The goal in captioning a video is to represent every word that’s sung or spoken therein. (Editing lyrics is verboten for copyright reasons.) But captions have to be transmitted before they can be displayed, and at a piddling two characters per second, sometimes the barrage of words will bump up against the speed limit of caption transmission. So you’ll occasionally see the lyrics of backup singers uncaptioned or only intermittently captioned, or (here’s the fun part) captioned in conjunction with the main singing – two threads of captions on the screen simultaneously.
It’s in cases like those that highly literate hearing captioning viewers can get the most from the experience. Imagine: You’re listening to the lyrics and the music and following the video itself and reading the captions as they are displayed more or less in time with the music. Despite what you may have been led to believe – hearing people have been conditioned for the last ten years to reject captions as “distracting,” which is why they’re closed in the first place – it is possible to follow all those stimuli at once without problems. It takes a bit of practice, but after a couple of weeks of watching all kinds of programming with captions on, you’ll be accustomed to the multimodal sensation of watching, listening, and reading.
Captions cannot shine shit. They cannot rehabilitate an uninteresting or slipshod song or video. Nor, conversely, can lousy captions add to a good or excellent video despite the captions’ lousiness. But for the broad middle range of OK videos with OK captions, the latter certainly does enhance the former for literate hearing viewers. And those rare gems known as typographic videos up the ante even more, since you can then follow the onscreen type, the action of the video (which may itself involve typography, as in signage), the captions, the music, and the lyrics.
Unfortunately, typographic videos are few and far between, and only a couple have been captioned – R.E.M.’s “Everybody Hurts” and Van Halen’s “Right Now” are the prime examples of captioned typographic videos. The grandparent of them all, Talking Heads’s “Nothing but Flowers,” remains uncaptioned, as are R.E.M.’s “Fall on Me” and some lesser titles.

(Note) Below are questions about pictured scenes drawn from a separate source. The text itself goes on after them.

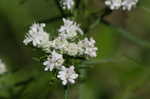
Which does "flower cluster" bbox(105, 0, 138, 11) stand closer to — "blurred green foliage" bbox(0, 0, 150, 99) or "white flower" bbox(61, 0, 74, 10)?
"white flower" bbox(61, 0, 74, 10)

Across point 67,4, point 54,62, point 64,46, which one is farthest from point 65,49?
point 67,4

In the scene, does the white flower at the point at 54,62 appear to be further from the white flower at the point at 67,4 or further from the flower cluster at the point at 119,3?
the flower cluster at the point at 119,3

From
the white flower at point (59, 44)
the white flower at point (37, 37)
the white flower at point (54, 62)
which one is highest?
the white flower at point (37, 37)

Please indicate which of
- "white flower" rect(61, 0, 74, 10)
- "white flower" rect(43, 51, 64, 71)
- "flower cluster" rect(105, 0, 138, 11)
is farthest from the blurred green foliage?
"white flower" rect(43, 51, 64, 71)

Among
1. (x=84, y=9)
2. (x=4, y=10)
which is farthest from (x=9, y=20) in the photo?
(x=84, y=9)

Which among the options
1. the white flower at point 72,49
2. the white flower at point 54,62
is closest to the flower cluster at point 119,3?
the white flower at point 72,49

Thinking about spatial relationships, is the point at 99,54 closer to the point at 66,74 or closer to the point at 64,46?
the point at 64,46
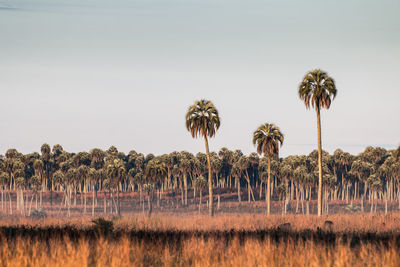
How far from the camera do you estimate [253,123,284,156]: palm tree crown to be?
220 ft

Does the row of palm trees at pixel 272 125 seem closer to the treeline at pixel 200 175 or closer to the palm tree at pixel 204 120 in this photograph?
the palm tree at pixel 204 120

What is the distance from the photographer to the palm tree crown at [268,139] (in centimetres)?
6700

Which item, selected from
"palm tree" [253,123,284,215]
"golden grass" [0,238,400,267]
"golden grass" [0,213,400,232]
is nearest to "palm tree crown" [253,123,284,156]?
"palm tree" [253,123,284,215]

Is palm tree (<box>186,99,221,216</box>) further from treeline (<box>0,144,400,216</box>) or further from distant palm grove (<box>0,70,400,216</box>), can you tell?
treeline (<box>0,144,400,216</box>)

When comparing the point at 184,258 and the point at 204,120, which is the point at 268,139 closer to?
the point at 204,120

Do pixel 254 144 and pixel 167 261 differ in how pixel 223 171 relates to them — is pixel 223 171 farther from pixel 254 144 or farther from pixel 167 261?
pixel 167 261

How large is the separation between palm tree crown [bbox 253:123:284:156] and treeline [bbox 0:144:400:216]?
35.1 meters

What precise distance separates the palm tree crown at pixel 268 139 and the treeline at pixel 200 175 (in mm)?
35078

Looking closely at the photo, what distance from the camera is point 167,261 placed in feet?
36.6

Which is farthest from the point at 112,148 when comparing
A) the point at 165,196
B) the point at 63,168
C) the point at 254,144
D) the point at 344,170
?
the point at 254,144

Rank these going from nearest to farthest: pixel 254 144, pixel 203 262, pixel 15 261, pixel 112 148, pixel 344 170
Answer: pixel 15 261 → pixel 203 262 → pixel 254 144 → pixel 344 170 → pixel 112 148

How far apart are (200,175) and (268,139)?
6316 cm

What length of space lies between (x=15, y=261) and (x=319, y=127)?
1744 inches

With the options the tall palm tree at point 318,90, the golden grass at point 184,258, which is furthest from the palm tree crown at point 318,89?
the golden grass at point 184,258
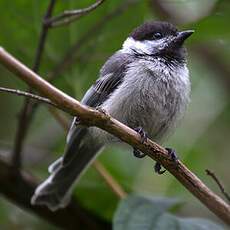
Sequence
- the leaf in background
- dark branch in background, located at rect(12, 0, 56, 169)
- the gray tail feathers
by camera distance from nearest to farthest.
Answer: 1. the leaf in background
2. dark branch in background, located at rect(12, 0, 56, 169)
3. the gray tail feathers

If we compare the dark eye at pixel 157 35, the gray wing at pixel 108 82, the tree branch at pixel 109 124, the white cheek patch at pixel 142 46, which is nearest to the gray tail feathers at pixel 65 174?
the gray wing at pixel 108 82

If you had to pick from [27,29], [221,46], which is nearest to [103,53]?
[27,29]

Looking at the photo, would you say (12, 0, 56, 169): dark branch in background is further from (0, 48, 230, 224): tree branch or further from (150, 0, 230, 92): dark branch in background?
(150, 0, 230, 92): dark branch in background

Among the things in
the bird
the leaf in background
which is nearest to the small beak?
the bird

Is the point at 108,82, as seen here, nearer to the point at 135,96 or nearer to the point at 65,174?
the point at 135,96

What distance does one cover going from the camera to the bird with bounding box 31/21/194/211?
286 centimetres

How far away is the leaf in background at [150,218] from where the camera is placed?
8.73ft

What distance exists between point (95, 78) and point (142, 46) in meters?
0.42

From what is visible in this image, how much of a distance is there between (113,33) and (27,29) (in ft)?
1.62

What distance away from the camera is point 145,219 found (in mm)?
2736

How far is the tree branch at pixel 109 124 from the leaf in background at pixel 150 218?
381 mm

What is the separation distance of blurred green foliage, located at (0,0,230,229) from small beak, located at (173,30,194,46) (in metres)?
0.06

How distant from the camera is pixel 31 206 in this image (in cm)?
323

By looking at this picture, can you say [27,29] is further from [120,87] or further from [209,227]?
[209,227]
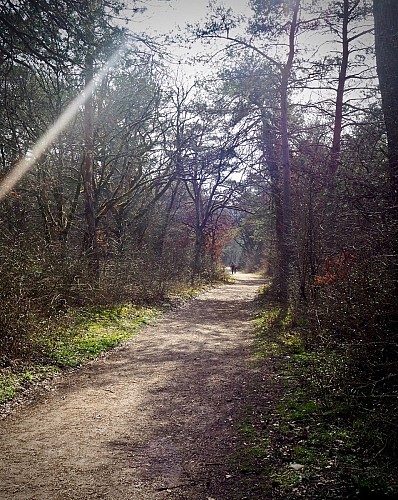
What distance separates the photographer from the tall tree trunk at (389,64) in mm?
6039

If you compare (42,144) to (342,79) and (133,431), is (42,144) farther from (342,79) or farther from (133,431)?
(133,431)

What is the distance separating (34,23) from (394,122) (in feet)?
16.5

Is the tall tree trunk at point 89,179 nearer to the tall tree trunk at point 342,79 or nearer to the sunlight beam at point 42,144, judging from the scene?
the sunlight beam at point 42,144

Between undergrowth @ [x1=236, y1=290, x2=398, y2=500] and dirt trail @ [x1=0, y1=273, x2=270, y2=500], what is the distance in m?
0.32

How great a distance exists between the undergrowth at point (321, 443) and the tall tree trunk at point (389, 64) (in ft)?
8.51

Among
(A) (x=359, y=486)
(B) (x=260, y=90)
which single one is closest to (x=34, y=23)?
(A) (x=359, y=486)

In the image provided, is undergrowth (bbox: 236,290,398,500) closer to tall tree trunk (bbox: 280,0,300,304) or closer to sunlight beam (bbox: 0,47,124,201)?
tall tree trunk (bbox: 280,0,300,304)

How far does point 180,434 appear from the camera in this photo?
4926 millimetres

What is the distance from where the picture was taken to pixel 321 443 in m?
4.27

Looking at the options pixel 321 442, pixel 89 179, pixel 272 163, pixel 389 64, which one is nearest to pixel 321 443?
pixel 321 442

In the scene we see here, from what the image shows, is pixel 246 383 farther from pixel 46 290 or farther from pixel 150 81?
pixel 150 81

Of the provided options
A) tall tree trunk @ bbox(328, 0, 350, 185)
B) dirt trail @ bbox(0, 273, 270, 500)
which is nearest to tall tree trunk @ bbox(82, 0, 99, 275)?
dirt trail @ bbox(0, 273, 270, 500)

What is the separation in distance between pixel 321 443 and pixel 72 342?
19.4 ft

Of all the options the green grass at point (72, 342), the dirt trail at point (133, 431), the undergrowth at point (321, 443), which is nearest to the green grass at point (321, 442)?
the undergrowth at point (321, 443)
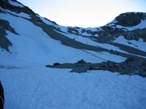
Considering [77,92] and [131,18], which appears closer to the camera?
[77,92]

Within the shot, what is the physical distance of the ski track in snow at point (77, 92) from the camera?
13023 mm

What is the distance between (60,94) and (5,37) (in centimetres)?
3630

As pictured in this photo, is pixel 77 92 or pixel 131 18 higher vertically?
pixel 131 18

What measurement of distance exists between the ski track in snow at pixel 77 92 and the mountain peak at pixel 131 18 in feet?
355

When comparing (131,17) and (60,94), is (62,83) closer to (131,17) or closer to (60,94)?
(60,94)

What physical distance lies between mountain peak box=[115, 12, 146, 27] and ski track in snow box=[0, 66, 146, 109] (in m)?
108

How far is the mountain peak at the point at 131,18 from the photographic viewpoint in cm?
12062

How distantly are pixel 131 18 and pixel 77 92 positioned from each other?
116 meters

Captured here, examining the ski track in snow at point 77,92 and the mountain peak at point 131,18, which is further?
the mountain peak at point 131,18

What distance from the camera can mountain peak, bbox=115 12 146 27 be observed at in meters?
121

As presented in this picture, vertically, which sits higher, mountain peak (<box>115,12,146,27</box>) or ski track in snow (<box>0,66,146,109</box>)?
mountain peak (<box>115,12,146,27</box>)

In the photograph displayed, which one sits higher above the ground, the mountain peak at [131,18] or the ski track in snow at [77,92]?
the mountain peak at [131,18]

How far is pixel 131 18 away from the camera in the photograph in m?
123

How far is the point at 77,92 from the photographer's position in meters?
15.2
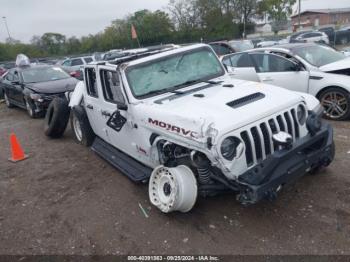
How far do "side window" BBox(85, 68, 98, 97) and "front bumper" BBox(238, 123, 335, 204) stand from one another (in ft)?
10.6

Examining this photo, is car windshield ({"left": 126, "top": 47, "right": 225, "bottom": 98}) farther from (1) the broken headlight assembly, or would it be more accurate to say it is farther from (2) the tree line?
(2) the tree line

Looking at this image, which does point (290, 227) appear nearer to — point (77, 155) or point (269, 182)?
point (269, 182)

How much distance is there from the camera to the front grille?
11.5 ft

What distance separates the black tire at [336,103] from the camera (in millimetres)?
6799


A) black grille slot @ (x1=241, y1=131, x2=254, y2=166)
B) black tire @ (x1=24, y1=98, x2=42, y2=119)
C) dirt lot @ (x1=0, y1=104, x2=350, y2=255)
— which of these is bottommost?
dirt lot @ (x1=0, y1=104, x2=350, y2=255)

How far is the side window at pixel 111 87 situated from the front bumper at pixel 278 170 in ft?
7.21

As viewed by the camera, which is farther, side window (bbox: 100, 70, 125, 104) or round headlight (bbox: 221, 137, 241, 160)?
side window (bbox: 100, 70, 125, 104)

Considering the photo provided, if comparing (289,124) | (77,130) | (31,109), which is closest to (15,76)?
(31,109)

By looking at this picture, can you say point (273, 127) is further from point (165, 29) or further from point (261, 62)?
point (165, 29)

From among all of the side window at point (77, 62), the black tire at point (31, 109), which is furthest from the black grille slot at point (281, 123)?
the side window at point (77, 62)

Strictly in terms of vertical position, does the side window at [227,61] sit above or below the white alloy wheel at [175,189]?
above

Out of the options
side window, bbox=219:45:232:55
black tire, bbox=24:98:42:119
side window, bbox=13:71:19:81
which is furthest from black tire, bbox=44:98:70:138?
side window, bbox=219:45:232:55

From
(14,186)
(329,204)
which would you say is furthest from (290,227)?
(14,186)

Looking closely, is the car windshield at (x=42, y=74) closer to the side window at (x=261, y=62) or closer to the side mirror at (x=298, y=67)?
the side window at (x=261, y=62)
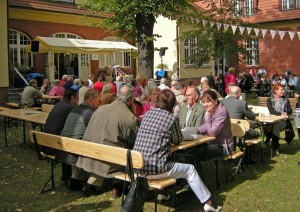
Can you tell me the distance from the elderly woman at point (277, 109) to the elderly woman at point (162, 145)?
3485 mm

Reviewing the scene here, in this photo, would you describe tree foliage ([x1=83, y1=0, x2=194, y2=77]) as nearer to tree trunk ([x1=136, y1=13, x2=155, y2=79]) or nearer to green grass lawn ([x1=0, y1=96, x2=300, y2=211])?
tree trunk ([x1=136, y1=13, x2=155, y2=79])

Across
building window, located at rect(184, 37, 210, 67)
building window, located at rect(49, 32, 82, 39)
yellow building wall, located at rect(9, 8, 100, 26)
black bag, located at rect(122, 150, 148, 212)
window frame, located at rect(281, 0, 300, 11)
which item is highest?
window frame, located at rect(281, 0, 300, 11)

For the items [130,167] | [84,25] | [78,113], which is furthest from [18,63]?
[130,167]

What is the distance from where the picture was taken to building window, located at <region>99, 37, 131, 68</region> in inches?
920

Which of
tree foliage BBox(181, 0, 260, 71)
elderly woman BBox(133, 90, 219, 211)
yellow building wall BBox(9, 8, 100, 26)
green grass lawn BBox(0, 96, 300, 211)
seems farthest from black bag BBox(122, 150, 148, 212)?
yellow building wall BBox(9, 8, 100, 26)

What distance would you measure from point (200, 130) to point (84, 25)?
58.1 ft

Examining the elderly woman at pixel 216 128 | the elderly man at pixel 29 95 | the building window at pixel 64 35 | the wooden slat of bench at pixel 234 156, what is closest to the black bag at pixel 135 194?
the elderly woman at pixel 216 128

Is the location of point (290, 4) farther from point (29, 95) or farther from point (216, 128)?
point (216, 128)

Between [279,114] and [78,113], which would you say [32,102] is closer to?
[78,113]

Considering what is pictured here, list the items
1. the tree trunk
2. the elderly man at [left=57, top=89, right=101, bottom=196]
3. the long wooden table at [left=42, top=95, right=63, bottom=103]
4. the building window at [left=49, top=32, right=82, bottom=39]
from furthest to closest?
the building window at [left=49, top=32, right=82, bottom=39]
the tree trunk
the long wooden table at [left=42, top=95, right=63, bottom=103]
the elderly man at [left=57, top=89, right=101, bottom=196]

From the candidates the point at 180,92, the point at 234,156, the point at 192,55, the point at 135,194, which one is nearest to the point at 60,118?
the point at 135,194

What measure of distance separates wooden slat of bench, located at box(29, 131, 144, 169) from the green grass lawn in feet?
2.44

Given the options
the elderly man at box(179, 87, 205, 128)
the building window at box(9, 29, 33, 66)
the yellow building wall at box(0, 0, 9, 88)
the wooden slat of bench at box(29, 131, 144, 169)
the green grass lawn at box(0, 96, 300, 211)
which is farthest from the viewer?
the building window at box(9, 29, 33, 66)

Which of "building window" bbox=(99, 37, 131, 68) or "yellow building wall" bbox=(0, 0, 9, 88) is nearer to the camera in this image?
"yellow building wall" bbox=(0, 0, 9, 88)
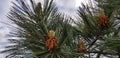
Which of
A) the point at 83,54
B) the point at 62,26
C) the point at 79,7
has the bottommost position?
the point at 83,54

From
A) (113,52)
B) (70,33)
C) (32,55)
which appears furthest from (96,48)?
(32,55)

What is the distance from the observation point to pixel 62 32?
2662mm

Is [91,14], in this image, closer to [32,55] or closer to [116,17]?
[116,17]

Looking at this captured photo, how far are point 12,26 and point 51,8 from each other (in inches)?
19.1

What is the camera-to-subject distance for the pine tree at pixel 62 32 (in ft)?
8.54

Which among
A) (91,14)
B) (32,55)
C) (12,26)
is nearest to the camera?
(32,55)

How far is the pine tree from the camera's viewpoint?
2602mm

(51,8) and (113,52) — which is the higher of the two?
(51,8)

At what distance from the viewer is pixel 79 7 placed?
3.08 m

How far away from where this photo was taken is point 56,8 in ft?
10.4

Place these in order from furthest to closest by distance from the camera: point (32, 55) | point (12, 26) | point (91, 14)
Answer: point (91, 14) < point (12, 26) < point (32, 55)

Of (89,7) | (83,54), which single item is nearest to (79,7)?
(89,7)

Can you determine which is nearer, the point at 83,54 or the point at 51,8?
the point at 83,54

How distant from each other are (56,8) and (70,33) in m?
0.60
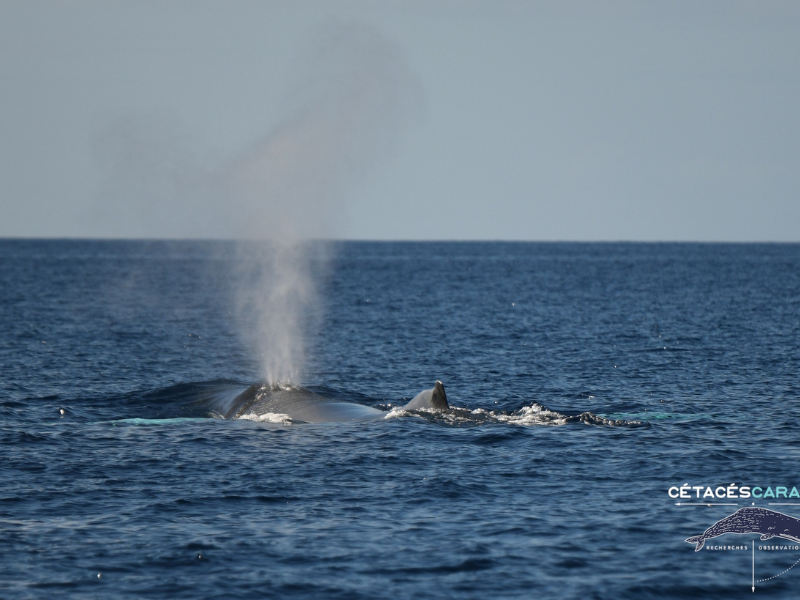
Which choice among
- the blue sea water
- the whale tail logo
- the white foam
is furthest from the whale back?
the whale tail logo

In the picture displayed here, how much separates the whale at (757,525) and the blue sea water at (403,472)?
398 millimetres

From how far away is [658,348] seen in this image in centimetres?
6075

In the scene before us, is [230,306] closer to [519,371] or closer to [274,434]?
[519,371]

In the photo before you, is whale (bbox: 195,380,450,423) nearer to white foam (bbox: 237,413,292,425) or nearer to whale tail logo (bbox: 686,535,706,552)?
white foam (bbox: 237,413,292,425)

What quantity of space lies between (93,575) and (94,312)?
6763 cm

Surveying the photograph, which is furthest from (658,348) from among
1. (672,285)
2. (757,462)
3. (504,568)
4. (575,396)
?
(672,285)

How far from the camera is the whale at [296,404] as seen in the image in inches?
1400

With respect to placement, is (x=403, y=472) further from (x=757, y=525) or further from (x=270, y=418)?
(x=270, y=418)

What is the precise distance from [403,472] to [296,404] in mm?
11313

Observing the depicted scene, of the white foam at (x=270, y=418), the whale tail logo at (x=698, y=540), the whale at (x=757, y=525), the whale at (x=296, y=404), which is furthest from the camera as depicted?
the white foam at (x=270, y=418)

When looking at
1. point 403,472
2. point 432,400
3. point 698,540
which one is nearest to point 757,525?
point 698,540

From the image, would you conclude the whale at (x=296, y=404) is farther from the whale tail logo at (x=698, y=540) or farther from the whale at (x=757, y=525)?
the whale tail logo at (x=698, y=540)

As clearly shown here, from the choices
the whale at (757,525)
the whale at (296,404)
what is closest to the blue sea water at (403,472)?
the whale at (757,525)

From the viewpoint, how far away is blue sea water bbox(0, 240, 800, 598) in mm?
20047
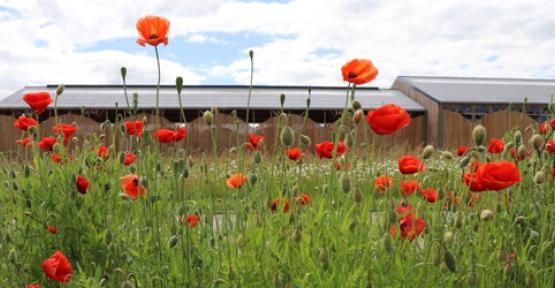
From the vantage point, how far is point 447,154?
201 cm

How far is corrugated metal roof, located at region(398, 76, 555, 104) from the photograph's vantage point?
19594mm

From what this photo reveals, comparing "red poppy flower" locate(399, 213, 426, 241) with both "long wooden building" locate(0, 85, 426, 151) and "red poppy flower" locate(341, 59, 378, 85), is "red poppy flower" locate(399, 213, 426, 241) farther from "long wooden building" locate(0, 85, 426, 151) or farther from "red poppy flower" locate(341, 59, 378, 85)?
"long wooden building" locate(0, 85, 426, 151)

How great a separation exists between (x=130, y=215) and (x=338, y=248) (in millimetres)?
1381

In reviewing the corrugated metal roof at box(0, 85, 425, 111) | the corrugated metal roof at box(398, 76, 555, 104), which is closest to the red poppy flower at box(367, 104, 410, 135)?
the corrugated metal roof at box(0, 85, 425, 111)

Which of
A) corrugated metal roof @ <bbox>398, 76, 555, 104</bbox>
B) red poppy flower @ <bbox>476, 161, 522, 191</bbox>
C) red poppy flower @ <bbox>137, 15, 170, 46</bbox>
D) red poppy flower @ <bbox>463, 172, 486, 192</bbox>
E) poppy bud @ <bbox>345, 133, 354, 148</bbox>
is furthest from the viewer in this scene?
corrugated metal roof @ <bbox>398, 76, 555, 104</bbox>

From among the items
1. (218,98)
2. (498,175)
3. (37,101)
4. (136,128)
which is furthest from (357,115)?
(218,98)

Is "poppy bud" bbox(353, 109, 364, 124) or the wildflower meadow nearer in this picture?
the wildflower meadow

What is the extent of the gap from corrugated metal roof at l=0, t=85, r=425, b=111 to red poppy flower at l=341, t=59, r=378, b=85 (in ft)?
50.3

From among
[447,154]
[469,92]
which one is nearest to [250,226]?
[447,154]

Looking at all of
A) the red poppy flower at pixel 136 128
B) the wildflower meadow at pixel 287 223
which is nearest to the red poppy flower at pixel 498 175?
the wildflower meadow at pixel 287 223

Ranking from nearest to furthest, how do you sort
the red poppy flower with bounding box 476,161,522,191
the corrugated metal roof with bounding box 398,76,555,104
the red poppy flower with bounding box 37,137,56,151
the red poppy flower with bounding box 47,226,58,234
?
the red poppy flower with bounding box 476,161,522,191, the red poppy flower with bounding box 47,226,58,234, the red poppy flower with bounding box 37,137,56,151, the corrugated metal roof with bounding box 398,76,555,104

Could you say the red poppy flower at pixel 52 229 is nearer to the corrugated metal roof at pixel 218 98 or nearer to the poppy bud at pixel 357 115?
the poppy bud at pixel 357 115

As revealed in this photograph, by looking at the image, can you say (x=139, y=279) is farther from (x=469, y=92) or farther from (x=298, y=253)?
(x=469, y=92)

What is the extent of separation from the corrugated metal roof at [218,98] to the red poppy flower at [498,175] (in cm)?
1578
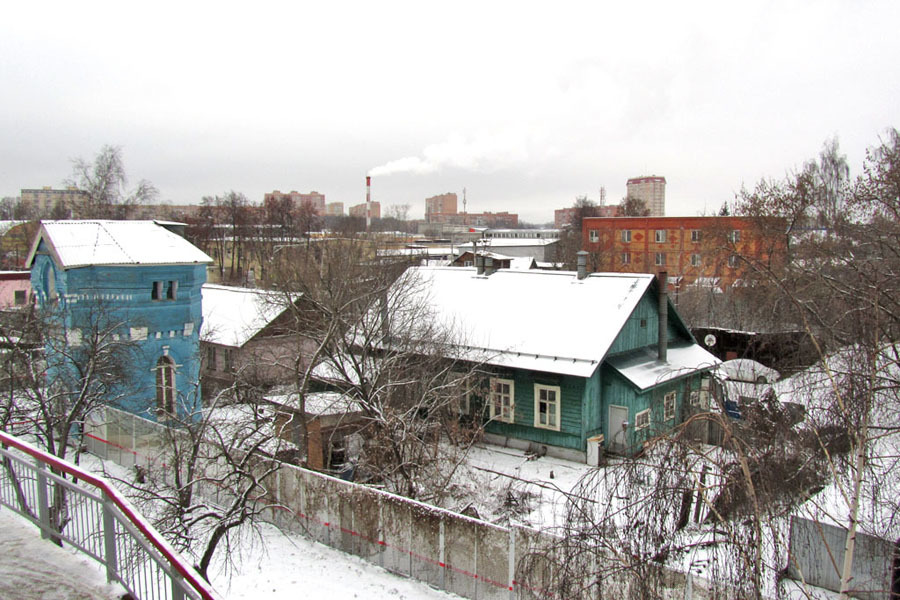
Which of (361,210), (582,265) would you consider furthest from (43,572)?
(361,210)

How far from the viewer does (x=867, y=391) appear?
18.8ft

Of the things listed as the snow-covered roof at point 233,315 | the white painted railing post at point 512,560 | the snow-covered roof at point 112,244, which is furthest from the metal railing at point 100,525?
the snow-covered roof at point 233,315

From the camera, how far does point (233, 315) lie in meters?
29.5

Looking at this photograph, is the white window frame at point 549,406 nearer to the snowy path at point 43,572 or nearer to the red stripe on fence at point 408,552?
the red stripe on fence at point 408,552

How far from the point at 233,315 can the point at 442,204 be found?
150 meters

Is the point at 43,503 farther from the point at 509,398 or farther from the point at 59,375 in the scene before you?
the point at 509,398

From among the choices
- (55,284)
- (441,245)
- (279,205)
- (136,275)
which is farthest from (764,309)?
(441,245)

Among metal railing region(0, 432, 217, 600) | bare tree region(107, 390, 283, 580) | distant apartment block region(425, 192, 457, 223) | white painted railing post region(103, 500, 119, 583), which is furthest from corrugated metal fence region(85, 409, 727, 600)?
distant apartment block region(425, 192, 457, 223)

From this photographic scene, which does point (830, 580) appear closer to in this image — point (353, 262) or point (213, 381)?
point (353, 262)

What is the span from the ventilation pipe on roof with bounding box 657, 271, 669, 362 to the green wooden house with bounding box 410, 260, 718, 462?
37 mm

While captioned videos can be seen in the U.S. and Canada (though not very often there, since Canadian branch offices of U.S. labels are generally incapable of getting a captioned dub of a video into Canada), they’re a virtually-unknown concept in other countries. In the first place, not all industrialized nations have captioning systems; the systems that do exist are generally incompatible. Captioning is not as well-developed, popular, or culturally ingrained outside of North America as inside; for example, it’s been only within the last two years that U.K. advertisers have been captioning their TV commercials, while captioned commercials have been a major cash cow for U.S. and Canadian captioners since day zero.
If there aren’t captioned videos where you live even though a captioning technology is in place, push for change. A few powerful directors, artists, or record-label personnel might be all it takes to get the local industry in the habit of captioning videos. Sure, they’re of immense value to deaf and hard-of-hearing viewers, who after all have as much of a right to enjoy all aspects of popular culture as hearing people, but captioned videos are a source of artistic interest in themselves.